Bagian 15 || Emosi

10.7K 867 24
                                    


Sebab emosimu mampu membuatku semakin tersiksa

■¤■

"Kak," panggil Anna.

Saat ini Siska tengah berdiri di depan kaca dengan kedua mata yang tertuju ke luar jendela. Sudah berulang kali Anna memanggil Siska, tapi wanita itu bahkan tidak menoleh kepadanya. Ini membuat Anna sedikit khawatir.

"Kakak kenapa seperti ini?"

Siska tetap diam, seolah-olah keberadaan Anna tidak diketahuinya.

"Kenapa Kakak berubah? Kenapa Kakak diam? Apa yang terjadi, Kak?"

Siska tetap diam. Anna mulai lelah. Apa yang harus ia lakukan agar Siska tidak seperti ini. Apa sebaiknya ia pergi?

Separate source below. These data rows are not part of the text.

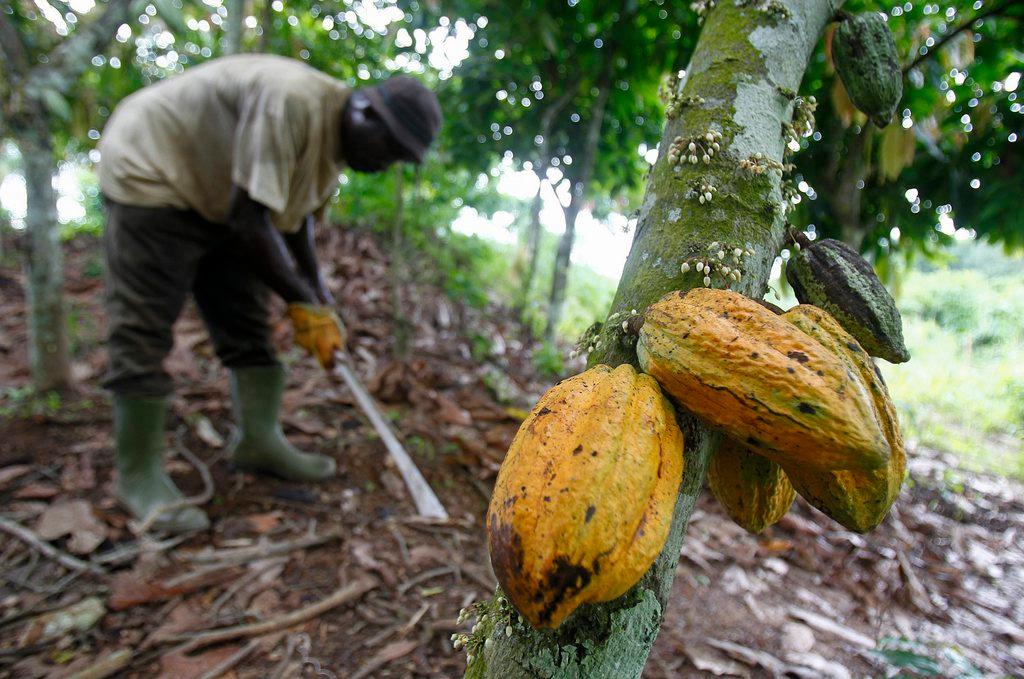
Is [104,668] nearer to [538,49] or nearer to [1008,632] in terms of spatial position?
[1008,632]

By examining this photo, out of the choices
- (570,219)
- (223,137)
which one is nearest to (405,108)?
(223,137)

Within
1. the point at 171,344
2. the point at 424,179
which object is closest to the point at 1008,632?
the point at 171,344

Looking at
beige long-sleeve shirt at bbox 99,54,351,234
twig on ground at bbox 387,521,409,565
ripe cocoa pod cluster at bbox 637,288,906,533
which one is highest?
beige long-sleeve shirt at bbox 99,54,351,234

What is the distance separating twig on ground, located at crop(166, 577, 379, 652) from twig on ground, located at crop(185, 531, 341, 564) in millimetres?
270

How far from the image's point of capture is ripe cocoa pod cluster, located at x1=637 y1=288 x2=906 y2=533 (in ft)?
1.71

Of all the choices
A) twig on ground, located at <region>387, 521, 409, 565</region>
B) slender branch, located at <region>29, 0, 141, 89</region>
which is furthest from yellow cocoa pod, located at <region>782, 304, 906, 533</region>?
slender branch, located at <region>29, 0, 141, 89</region>

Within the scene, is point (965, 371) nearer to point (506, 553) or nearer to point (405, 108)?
point (405, 108)

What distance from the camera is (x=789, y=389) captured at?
0.52 metres

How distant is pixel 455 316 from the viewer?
3.85m

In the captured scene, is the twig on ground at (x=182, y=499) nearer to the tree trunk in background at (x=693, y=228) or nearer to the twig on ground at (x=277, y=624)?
the twig on ground at (x=277, y=624)

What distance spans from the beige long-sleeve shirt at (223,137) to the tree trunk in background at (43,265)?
0.79 meters

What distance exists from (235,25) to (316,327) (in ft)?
7.14

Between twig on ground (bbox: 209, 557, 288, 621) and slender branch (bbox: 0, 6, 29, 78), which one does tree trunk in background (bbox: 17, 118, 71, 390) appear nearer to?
slender branch (bbox: 0, 6, 29, 78)

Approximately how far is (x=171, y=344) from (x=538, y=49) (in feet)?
7.49
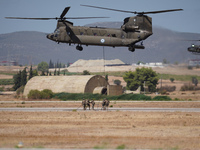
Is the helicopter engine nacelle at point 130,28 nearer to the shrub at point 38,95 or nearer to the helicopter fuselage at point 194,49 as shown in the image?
the helicopter fuselage at point 194,49

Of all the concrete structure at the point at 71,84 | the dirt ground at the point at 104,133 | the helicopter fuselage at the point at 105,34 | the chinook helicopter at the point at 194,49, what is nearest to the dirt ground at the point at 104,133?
the dirt ground at the point at 104,133

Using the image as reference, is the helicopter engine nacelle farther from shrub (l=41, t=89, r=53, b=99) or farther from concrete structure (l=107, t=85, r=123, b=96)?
shrub (l=41, t=89, r=53, b=99)

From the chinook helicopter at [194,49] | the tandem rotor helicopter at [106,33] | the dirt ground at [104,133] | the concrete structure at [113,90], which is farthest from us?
the concrete structure at [113,90]

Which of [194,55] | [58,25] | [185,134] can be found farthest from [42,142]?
[194,55]

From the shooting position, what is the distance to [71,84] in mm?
76625

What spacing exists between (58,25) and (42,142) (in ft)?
72.2

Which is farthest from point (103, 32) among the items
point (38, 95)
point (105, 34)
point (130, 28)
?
point (38, 95)

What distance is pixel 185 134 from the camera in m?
23.8

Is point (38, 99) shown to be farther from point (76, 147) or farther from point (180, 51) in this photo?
point (76, 147)

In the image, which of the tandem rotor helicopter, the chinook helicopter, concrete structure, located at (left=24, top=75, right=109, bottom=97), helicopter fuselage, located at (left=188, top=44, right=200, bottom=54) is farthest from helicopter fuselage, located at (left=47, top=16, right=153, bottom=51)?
concrete structure, located at (left=24, top=75, right=109, bottom=97)

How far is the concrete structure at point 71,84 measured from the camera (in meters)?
74.1

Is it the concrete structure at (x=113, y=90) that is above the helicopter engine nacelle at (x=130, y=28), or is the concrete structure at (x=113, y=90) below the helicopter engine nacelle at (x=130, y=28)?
below

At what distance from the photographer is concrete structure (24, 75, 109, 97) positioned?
243 ft

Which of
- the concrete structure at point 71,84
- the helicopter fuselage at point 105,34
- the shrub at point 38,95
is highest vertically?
the helicopter fuselage at point 105,34
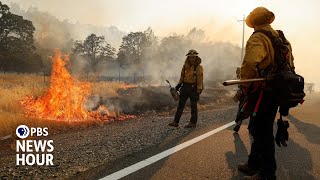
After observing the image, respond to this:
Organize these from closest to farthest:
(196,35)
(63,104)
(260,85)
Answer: (260,85) < (63,104) < (196,35)

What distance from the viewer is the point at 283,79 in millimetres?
3783

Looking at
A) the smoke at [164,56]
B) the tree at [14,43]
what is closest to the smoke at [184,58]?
the smoke at [164,56]

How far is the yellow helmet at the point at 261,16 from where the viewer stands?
13.2 ft

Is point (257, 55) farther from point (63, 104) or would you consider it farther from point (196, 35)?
point (196, 35)

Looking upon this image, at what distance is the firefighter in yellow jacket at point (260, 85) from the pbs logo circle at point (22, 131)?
6092 mm

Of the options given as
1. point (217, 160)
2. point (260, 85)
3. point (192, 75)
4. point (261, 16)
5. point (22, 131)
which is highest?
point (261, 16)

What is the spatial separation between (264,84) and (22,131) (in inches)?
285

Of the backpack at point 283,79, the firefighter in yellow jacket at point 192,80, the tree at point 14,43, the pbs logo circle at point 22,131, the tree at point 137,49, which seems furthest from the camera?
the tree at point 137,49

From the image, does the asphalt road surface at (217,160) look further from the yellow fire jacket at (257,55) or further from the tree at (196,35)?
the tree at (196,35)

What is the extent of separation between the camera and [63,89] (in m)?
12.1

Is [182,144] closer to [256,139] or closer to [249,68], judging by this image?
[256,139]

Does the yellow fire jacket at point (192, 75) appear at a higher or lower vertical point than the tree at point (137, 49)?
lower

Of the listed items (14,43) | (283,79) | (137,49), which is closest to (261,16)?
(283,79)

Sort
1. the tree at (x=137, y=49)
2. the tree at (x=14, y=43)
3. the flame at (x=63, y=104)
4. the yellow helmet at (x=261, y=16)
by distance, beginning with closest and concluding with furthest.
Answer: the yellow helmet at (x=261, y=16) < the flame at (x=63, y=104) < the tree at (x=14, y=43) < the tree at (x=137, y=49)
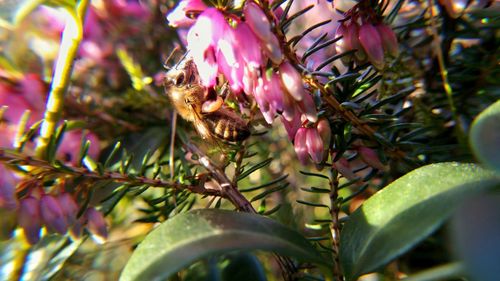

"Aku akan pergi, Kak. Kakak harus makan makanan yang kubawa. Aku sudah bertanya pada dokter dan Kakak bisa memakannya." Terlepas dari keinginannya untuk berada di sisi Siska, Anna akan pergi.

"Mereka kejam."

Disaat Anna berbalik, Siska mulai berbicara dan membuat Anna kembali menoleh ke arah Siska yang juga sudah menatapnya.

"Mereka memberitahu kebenarannya dan membuatku melakukan hal ini."

"Kak..."

Siska berjalan ke arah Anna yang sedikit bingung dengan ucapan Siska. Kemudian Siska memperlihatkan pergelangan tangannya yang terluka pada Anna. "Goresan yang kulakukan masih belum sebanding dengan apa yang sudah mereka lakukan, Anna. Pria berengsek itu membohongi kita selama bertahun-tahun dan hidup dalam sandiwara. Kamu pikir ini yang mau aku dengar?"

"Kakak bicara apa?" tanya Anna bingung.

"Bahkan aku semakin membenci mereka, Anna."

"Kak Siska..."

"Aku harus membalas mereka, Anna. Kamu juga harus begitu."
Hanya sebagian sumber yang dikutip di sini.